Die Popularität dieser Bewegung hat Israel und seine internationalen Verbündeten zu drastischen Maßnahmen veranlasst. Israel hat 2011 ein Anti-Boykott-Gesetz verabschiedet und alle möglichen Mittel eingesetzt, um die Einreise von BDS-Aktivisten in das Land zu blockieren. Es ist auch gegen jeden vorgegangen, der sich kritisch über Israel, den Zionismus oder Premierminister Benjamin Netanjahu geäußert hat. Sogar liberale US-Journalisten wie Peter Beinart wurden am Flughafen Ben Gurion schikaniert. Niemand, der etwas gegen die israelische Politik zu sagen hat, erhält eine zweite Chance.
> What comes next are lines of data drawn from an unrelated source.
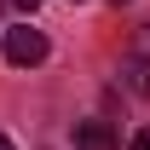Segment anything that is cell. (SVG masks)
<instances>
[{
    "label": "cell",
    "mask_w": 150,
    "mask_h": 150,
    "mask_svg": "<svg viewBox=\"0 0 150 150\" xmlns=\"http://www.w3.org/2000/svg\"><path fill=\"white\" fill-rule=\"evenodd\" d=\"M127 150H150V127H139V133H133V139H127Z\"/></svg>",
    "instance_id": "obj_5"
},
{
    "label": "cell",
    "mask_w": 150,
    "mask_h": 150,
    "mask_svg": "<svg viewBox=\"0 0 150 150\" xmlns=\"http://www.w3.org/2000/svg\"><path fill=\"white\" fill-rule=\"evenodd\" d=\"M121 75H127V87H133L139 98H150V58H127V69H121Z\"/></svg>",
    "instance_id": "obj_3"
},
{
    "label": "cell",
    "mask_w": 150,
    "mask_h": 150,
    "mask_svg": "<svg viewBox=\"0 0 150 150\" xmlns=\"http://www.w3.org/2000/svg\"><path fill=\"white\" fill-rule=\"evenodd\" d=\"M127 58H150V23L133 35V46H127Z\"/></svg>",
    "instance_id": "obj_4"
},
{
    "label": "cell",
    "mask_w": 150,
    "mask_h": 150,
    "mask_svg": "<svg viewBox=\"0 0 150 150\" xmlns=\"http://www.w3.org/2000/svg\"><path fill=\"white\" fill-rule=\"evenodd\" d=\"M110 6H127V0H110Z\"/></svg>",
    "instance_id": "obj_8"
},
{
    "label": "cell",
    "mask_w": 150,
    "mask_h": 150,
    "mask_svg": "<svg viewBox=\"0 0 150 150\" xmlns=\"http://www.w3.org/2000/svg\"><path fill=\"white\" fill-rule=\"evenodd\" d=\"M75 150H115L110 121H81V127H75Z\"/></svg>",
    "instance_id": "obj_2"
},
{
    "label": "cell",
    "mask_w": 150,
    "mask_h": 150,
    "mask_svg": "<svg viewBox=\"0 0 150 150\" xmlns=\"http://www.w3.org/2000/svg\"><path fill=\"white\" fill-rule=\"evenodd\" d=\"M6 58H12L18 69H35L40 58H46V35L29 29V23H23V29H6Z\"/></svg>",
    "instance_id": "obj_1"
},
{
    "label": "cell",
    "mask_w": 150,
    "mask_h": 150,
    "mask_svg": "<svg viewBox=\"0 0 150 150\" xmlns=\"http://www.w3.org/2000/svg\"><path fill=\"white\" fill-rule=\"evenodd\" d=\"M18 6H23V12H35V6H40V0H18Z\"/></svg>",
    "instance_id": "obj_6"
},
{
    "label": "cell",
    "mask_w": 150,
    "mask_h": 150,
    "mask_svg": "<svg viewBox=\"0 0 150 150\" xmlns=\"http://www.w3.org/2000/svg\"><path fill=\"white\" fill-rule=\"evenodd\" d=\"M0 150H12V139H6V133H0Z\"/></svg>",
    "instance_id": "obj_7"
}]
</instances>
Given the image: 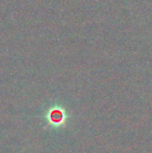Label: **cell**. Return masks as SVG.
I'll return each mask as SVG.
<instances>
[{
  "instance_id": "obj_1",
  "label": "cell",
  "mask_w": 152,
  "mask_h": 153,
  "mask_svg": "<svg viewBox=\"0 0 152 153\" xmlns=\"http://www.w3.org/2000/svg\"><path fill=\"white\" fill-rule=\"evenodd\" d=\"M47 117L50 125L56 127H60L65 123V118H66V112L62 107L55 105L51 107L47 111Z\"/></svg>"
}]
</instances>
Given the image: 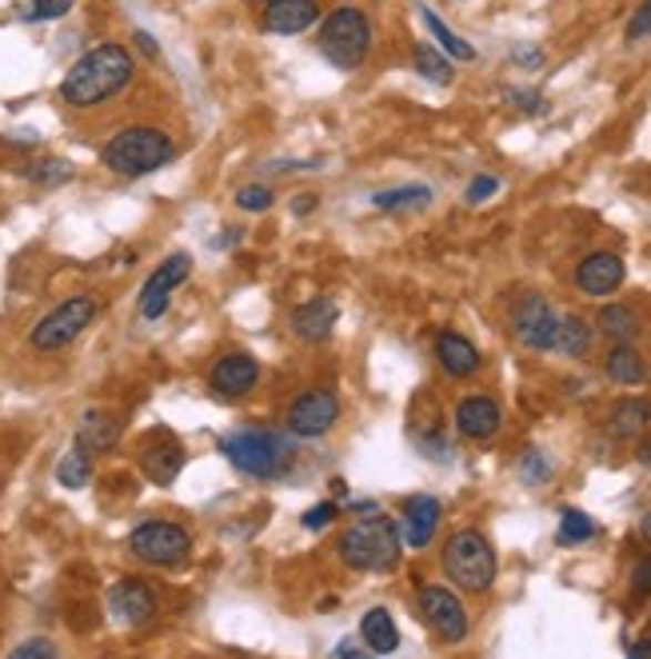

Es ist daher zu erwarten, dass Israel inzwischen die Einreise der Hälfte der ausländischen Staatsangehörigen blockiert hat, die an BirZeit und anderen palästinensischen Hochschulen (von der Universität Palästina in Gaza bis zur al-Istiqlal-Universität in Jerico) lehren. Unter ihnen sind ein Geschichtsprofessor, der seit 1983 Jahren an der BirZeit lehrt – Roger Heacock – und die Gesundheitsspezialistin Laura Wick. Ich traf Roger und Laura im Laufe der Jahre mehrmals im Libanon und empfand sie als herzliche und großzügige Menschen, die den Werten Wahrheit, Gerechtigkeit und Anstand verpflichtet sind. Sie zogen 1987 aus Mittelamerika nach Palästina, wohin sie gegangen waren, um der sandinistischen Revolution ihre Dienste zu leisten. XNUMX wurde Roger wegen „Störung des Friedens“ verurteilt, weil er an einer Demonstration teilgenommen hatte. „Dies ist ein schwarzer Tag für die Rechtsprechung“, sagte Roger, der in die Stadt gegangen war, um etwas Saft zu holen, palästinensische Frauen protestieren sah und nachschaute, was auf ihren Schildern stand. Daher ist ihm die israelische Grausamkeit nicht fremd. Nun wurde Roger, Laura und den anderen Ausländern, die in palästinensischen Institutionen eine Schlüsselrolle spielen, die Wiedereinreise verweigert.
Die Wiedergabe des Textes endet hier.